To prove a combinations equality:

(n+2 C r+1) = (n C r+1) + 2 (n C r ) + (n C r-1)

-> (n+2 C r+1) = (n+2)! / (n+2 - (r+1))! (r+1)!

-> (n C r+1) = n! / (n - (r+1))! (r+1)!

-> 2 (n C r ) = 2n! / (n - r)! r!

-> (n C r-1) = n! / (n - (r-1))! (r-1)!

Then I got this:

(n+2)! / (n - r + 1)! (r+1)!

= [n! / (n - r - 1)! (r+1)!] + [2n! / (n - r)! r!] + [n! / (n - r + 1)! (r-1)!]

Any help from here will be greatly appreciated. can get a common denominator, but I am wondering if there is a better/quicker approach.

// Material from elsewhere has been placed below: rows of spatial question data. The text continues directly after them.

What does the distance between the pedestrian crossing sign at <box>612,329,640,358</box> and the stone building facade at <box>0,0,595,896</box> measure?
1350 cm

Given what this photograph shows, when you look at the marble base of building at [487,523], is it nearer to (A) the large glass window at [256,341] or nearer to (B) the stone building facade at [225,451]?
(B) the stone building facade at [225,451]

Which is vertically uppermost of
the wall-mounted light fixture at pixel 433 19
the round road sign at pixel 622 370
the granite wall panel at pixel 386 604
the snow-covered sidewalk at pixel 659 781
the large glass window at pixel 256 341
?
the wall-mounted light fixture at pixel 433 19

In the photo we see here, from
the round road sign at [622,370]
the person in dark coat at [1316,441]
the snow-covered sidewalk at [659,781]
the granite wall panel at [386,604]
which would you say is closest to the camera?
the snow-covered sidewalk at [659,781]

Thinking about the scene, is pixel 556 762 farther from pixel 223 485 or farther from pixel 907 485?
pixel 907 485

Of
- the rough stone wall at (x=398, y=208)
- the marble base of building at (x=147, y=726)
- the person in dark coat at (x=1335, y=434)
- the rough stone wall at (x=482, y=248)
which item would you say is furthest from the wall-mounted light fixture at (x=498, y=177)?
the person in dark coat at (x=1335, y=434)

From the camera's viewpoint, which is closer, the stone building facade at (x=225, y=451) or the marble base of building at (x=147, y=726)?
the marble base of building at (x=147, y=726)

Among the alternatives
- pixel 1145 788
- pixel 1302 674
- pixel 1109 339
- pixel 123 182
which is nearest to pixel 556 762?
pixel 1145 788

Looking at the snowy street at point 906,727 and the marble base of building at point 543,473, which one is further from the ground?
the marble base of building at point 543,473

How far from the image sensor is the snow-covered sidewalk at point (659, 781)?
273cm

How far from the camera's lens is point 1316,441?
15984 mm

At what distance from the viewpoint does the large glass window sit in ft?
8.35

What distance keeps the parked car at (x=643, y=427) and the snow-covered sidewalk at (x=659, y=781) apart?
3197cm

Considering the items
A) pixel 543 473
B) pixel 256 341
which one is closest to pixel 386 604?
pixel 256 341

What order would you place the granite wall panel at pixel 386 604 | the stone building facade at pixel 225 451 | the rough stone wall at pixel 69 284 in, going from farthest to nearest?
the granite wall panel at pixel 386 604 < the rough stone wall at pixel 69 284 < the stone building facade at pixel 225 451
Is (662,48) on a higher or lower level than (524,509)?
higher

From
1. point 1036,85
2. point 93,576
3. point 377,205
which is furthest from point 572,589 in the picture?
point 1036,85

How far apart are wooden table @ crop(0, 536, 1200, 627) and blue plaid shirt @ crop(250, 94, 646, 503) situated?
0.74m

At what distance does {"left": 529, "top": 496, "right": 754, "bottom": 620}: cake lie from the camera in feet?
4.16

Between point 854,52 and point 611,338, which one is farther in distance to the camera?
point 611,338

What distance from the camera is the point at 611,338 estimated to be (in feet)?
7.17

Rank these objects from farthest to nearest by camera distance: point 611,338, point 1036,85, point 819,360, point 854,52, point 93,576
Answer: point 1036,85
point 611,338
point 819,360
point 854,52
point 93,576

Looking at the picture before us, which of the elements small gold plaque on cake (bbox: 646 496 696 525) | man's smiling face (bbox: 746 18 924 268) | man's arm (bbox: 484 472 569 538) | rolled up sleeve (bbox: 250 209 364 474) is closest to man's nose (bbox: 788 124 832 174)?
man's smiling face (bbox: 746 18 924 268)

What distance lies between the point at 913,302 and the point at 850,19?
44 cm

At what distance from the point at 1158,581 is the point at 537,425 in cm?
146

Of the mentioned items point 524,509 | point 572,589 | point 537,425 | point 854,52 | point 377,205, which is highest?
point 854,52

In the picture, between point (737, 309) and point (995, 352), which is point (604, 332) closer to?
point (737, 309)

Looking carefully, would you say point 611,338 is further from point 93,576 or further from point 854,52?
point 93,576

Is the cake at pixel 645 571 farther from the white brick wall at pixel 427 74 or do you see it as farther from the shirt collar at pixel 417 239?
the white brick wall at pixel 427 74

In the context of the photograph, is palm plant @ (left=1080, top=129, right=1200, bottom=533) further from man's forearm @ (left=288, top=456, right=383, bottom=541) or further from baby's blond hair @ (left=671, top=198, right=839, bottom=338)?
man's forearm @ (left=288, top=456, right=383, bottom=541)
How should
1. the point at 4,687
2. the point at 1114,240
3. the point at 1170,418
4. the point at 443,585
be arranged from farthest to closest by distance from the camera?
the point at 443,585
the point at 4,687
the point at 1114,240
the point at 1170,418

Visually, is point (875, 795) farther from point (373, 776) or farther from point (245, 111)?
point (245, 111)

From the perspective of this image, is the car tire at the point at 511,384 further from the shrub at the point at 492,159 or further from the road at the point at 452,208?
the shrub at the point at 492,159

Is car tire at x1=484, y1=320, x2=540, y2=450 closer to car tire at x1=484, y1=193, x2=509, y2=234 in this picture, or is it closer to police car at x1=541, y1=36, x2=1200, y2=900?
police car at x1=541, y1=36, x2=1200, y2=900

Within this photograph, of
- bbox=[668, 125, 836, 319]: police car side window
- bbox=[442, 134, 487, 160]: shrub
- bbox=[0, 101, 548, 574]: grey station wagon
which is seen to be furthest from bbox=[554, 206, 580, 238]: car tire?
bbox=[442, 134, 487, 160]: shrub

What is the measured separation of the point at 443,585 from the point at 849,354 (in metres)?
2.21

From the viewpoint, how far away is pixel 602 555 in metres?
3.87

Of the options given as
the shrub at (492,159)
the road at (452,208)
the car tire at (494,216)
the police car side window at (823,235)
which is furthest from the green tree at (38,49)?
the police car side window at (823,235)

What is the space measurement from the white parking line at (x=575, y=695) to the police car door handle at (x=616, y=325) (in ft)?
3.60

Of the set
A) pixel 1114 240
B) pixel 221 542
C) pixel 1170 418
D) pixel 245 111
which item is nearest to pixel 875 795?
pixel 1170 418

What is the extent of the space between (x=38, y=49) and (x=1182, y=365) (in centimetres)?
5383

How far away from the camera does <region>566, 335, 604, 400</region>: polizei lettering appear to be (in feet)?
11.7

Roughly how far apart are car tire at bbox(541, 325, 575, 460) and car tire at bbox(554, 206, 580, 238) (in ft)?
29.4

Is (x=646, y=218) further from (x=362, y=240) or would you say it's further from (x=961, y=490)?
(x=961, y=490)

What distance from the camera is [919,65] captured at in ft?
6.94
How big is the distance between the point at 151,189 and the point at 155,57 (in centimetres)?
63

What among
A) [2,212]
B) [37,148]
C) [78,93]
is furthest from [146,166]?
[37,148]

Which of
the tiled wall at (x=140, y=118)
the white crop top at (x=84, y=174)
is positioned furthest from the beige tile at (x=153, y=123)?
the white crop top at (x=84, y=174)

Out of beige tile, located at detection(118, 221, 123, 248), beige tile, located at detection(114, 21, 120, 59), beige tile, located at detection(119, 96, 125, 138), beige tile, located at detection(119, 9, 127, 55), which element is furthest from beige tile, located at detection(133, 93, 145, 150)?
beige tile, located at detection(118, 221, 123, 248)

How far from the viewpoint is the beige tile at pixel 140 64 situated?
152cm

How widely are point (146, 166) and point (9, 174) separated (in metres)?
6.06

2. The way you're doing it will certainly work.

Here's another way.

We want to show that the left side counts the same number of things as the right side.

$\binom{n+2}{r+1}$ is the number of ways to choose a subset of size $r+1$ from the set $\{1,2,3,\cdots,n,n+1.n+2\}$.

There are 4 cases.

We can choose a subset that contains neither $n+1$ nor $n+2$. This can be done in $\binom{n}{r+1}$, as we're now choosing a size $r+1$ subset from the set $\{1,2,\cdots,n\}$.

We can choose a subset that contains $n+1$ but not $n+2$.
This can be done in $\binom{n}{r}$ ways, as we are now choosing size $r$ subsets from the set $\{1,2,\cdots.n\}$.

Similarly, we can choose a subset that contains $n+2$ but not $n+1$ in $\binom{n}{r}$ ways.

Finally. we can choose a subset that contains both $n+1$ and $n+2$. This can be done in $\binom{n}{r-1}$ ways.

Add the 4 cases and we have the desired result.